In contrast to the changes that happened in 1850s Paris, motivated by a king who wanted to win back public approval, the changes in early 2000s Vancouver have been motivated not by public interests, but monied interests. The words growth and progress, which dapple discussions around the shifts jarring cities across the world, can lose the weight of their meaning through repetition without context. The rapid cost of living increases in Vancouver, now described as a crisis, has been touted as an inevitable aspect of growth. As a linguistics person, I think it’s important not to conflate words like growth and progress with greed — which to my observation, describes the force driving the trajectory of Vancouver with more accuracy.
Real estate investment firms purchase older walk-up apartment buildings where tenants have lived as neighbours for decades, raising children together and caring for each other when sick, and evict those tenants through legal loopholes (eg. if an owner’s family member moves in.

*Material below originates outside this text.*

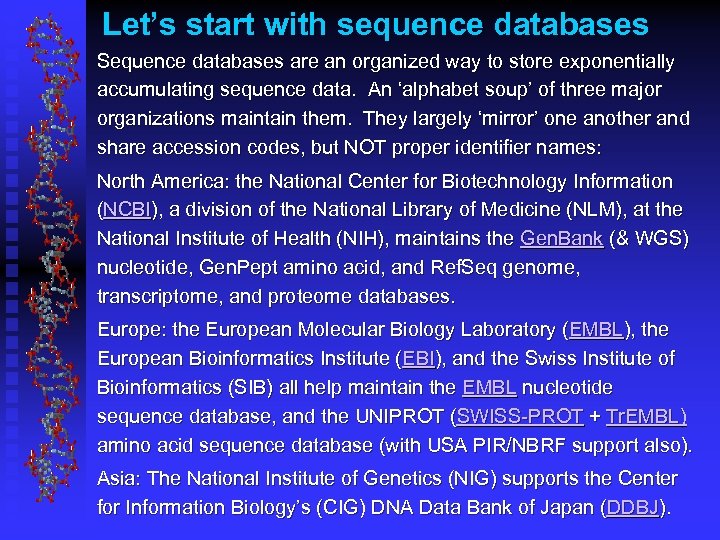 Let's start with sequence databases

Sequence databases are an organized way to store exponentially accumulating sequence data. An 'alphabet soup' of three major organizations maintain them. They largely 'mirror' one another and share accession codes, but NOT proper identifier names:

North America: the National Center for Biotechnology Information (NCBI), a division of the National Library of Medicine (NLM), at the National Institute of Health (NIH), maintains the GenBank (& WGS) nucleotide, GenPept amino acid, and RefSeq genome, transcriptome, and proteome databases.

Europe: the European Molecular Biology Laboratory (EMBL), the European Bioinformatics Institute (EBI), and the Swiss Institute of Bioinformatics (SIB) all help maintain the EMBL nucleotide sequence database, and the UNIPROT (SWISS-PROT + TrEMBL) amino acid sequence database (with USA PIR/NBRF support also).

Asia: The National Institute of Genetics (NIG) supports the Center for Information Biology's (CIG) DNA Data Bank of Japan (DDBJ).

One such landlord issued a notice to every tenant in the building, with a different family member named on each notice. Or, the landlord may claim the need to renovate — coining the term renoviction — and renovation or no, jack up the rent and move a new tenant in after the minimum six-month period required.)
The galleries, speakeasies, restaurants, and venues that I used to frequent have almost all been sold to developers and replaced with investment condos. The spaces in which I grieved and grew, with art and community, in the nuanced mess that is human life, no longer exist; I’ve documented them here, through lived, listened, and observed experiences. The pieces question the value of space. Is it strictly monetary? Is a space used to its best purpose when developed to highest commercial value, regardless of who that impacts? The pieces also explore the concept of value. Is the highest value attained financial, or is it found in what one fills their life with?
During my research, I found that every builder of the spaces that I was drawn to stated that within the foundation of its creation was the intent to organize a space for people to be together. The intent that we put into our actions and the world matters, even if its impact is invisible for years — it’s there.
The night isn’t a safe place and I courted its risks, while seeking its charms. These poems are beams thieved from a waxing moon, pressed between pages and preserved.